The AbbVie decision is the first Court decision addressing s70(2)(b) of the Patents Act which outlines special conditions for extensions of term where recombinant technology is used. The Court confirmed that where recombinant DNA technology is used, it is the pharmaceutical substance so produced that must be the subject matter of the claim to be PTE eligible.
The Court made the following key findings:
Both s70(2)(a) and s70(2)(b) concern pharmaceutical substances.
Swiss style claims are not claims to pharmaceutical substances.
The claims in suit are not directed to AmAb produced by recombinant DNA technology.
To be extensible under s70(2)(b), it is the pharmaceutical substance that must be the subject matter of the claim, not the method or process (beyond recombinant DNA technology) involving the substance.
Closing the final issue, the Court said: “The fact that, in the present case, the claims in suit are in the form of Swiss type claims necessarily means that the pharmaceutical substance in question (adalimumab) does not “in substance fall within the scope of the claim or claims” of the specifications in suit, within the meaning of s 70(2)(b).
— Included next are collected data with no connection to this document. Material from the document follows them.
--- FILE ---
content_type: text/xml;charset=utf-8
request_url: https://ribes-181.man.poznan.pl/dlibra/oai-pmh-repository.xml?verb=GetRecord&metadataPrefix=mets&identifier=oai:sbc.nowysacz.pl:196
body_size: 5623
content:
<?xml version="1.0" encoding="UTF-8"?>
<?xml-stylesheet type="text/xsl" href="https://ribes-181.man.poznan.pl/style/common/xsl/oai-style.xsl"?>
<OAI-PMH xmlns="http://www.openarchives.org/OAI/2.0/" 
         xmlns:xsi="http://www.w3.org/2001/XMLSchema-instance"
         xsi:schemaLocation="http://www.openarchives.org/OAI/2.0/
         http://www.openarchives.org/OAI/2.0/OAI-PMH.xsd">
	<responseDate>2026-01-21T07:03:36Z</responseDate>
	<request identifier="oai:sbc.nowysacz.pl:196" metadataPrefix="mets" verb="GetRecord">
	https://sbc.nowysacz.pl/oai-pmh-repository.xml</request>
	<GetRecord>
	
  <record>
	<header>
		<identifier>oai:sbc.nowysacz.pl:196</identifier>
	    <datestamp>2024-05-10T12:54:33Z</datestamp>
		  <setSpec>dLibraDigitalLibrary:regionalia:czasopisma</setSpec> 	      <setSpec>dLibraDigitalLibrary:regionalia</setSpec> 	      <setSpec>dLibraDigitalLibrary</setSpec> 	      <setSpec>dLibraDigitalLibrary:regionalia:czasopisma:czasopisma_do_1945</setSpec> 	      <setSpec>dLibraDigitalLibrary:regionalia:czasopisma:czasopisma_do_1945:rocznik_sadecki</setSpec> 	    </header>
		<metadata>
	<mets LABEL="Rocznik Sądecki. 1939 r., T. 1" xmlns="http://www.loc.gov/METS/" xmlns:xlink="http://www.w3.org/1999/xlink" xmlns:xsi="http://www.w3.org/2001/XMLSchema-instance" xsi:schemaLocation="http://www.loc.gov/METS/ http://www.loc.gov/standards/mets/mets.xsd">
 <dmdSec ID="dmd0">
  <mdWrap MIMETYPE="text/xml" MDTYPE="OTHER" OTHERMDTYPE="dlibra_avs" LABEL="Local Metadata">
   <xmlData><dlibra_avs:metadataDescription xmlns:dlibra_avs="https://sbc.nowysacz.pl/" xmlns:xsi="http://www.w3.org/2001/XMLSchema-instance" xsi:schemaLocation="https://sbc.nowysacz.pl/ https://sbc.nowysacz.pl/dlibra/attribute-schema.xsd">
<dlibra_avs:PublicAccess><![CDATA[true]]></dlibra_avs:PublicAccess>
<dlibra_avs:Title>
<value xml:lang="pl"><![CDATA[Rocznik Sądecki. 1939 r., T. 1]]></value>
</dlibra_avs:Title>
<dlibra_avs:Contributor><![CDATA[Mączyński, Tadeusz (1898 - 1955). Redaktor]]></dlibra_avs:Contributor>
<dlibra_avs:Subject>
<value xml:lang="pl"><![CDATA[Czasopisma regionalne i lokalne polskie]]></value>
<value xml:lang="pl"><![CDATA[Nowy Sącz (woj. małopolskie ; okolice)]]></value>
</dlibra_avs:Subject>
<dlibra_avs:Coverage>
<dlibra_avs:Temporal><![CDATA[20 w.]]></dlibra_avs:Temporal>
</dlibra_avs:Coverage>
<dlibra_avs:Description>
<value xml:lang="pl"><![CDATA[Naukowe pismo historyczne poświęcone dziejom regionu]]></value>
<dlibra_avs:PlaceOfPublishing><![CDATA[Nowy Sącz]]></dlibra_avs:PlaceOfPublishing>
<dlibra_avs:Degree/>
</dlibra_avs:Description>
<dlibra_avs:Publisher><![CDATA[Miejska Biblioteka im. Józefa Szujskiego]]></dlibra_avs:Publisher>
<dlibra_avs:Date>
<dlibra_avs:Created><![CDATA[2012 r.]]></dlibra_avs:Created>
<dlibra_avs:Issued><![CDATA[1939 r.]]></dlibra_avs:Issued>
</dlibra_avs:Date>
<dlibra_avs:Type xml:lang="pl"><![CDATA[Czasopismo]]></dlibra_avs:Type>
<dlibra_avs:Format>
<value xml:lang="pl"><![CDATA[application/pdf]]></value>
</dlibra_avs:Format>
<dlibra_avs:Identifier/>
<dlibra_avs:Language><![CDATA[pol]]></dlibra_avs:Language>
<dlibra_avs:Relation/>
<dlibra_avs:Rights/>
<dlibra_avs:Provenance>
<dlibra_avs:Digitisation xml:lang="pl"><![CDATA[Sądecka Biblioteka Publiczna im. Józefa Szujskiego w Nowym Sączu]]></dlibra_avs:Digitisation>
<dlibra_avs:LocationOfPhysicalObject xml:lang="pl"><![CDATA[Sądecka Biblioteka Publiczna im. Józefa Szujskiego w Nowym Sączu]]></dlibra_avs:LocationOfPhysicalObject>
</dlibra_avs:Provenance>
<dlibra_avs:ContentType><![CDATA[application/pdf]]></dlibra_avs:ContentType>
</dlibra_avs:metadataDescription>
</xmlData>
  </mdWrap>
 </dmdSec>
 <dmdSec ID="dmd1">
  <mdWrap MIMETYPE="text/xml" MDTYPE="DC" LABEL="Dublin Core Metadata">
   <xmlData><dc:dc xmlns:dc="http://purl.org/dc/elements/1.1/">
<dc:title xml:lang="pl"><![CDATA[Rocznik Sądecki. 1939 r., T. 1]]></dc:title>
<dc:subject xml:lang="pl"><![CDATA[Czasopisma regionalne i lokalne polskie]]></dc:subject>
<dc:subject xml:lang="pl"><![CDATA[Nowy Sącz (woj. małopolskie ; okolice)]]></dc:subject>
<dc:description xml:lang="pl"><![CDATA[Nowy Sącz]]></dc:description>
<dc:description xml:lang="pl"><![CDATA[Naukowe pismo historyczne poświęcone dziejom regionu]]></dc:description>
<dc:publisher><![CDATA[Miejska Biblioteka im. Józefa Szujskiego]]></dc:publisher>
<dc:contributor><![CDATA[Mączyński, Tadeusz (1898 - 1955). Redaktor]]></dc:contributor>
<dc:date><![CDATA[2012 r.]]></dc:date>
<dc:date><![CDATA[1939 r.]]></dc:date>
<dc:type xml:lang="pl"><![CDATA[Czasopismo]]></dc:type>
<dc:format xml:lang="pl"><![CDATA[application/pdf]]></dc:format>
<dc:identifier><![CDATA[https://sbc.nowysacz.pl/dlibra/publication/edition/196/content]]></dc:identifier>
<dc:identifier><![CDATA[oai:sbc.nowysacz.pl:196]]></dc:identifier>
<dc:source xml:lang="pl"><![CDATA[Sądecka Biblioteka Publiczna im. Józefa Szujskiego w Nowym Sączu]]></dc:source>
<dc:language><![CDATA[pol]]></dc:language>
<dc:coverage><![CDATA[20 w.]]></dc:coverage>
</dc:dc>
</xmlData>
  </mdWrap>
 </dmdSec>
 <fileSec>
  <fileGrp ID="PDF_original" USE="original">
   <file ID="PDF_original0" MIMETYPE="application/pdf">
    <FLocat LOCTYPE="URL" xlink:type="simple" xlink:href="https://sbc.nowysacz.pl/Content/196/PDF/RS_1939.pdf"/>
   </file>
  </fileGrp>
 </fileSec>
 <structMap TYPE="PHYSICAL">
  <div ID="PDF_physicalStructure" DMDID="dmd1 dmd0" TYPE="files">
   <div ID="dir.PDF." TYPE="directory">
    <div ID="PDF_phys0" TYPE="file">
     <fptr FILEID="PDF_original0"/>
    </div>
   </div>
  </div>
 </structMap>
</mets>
The claims in suit are of an entirely different scope…...” (Paragraph 61)
No PTE reform in Australia
The AbbVie decision was handed down just a week before the Australian Government responded to the Productivity Commission Report indicating that it currently has no intention to overhaul the PTE regime in Australia, despite significant (generic/biosimilar) industry pressure to do so.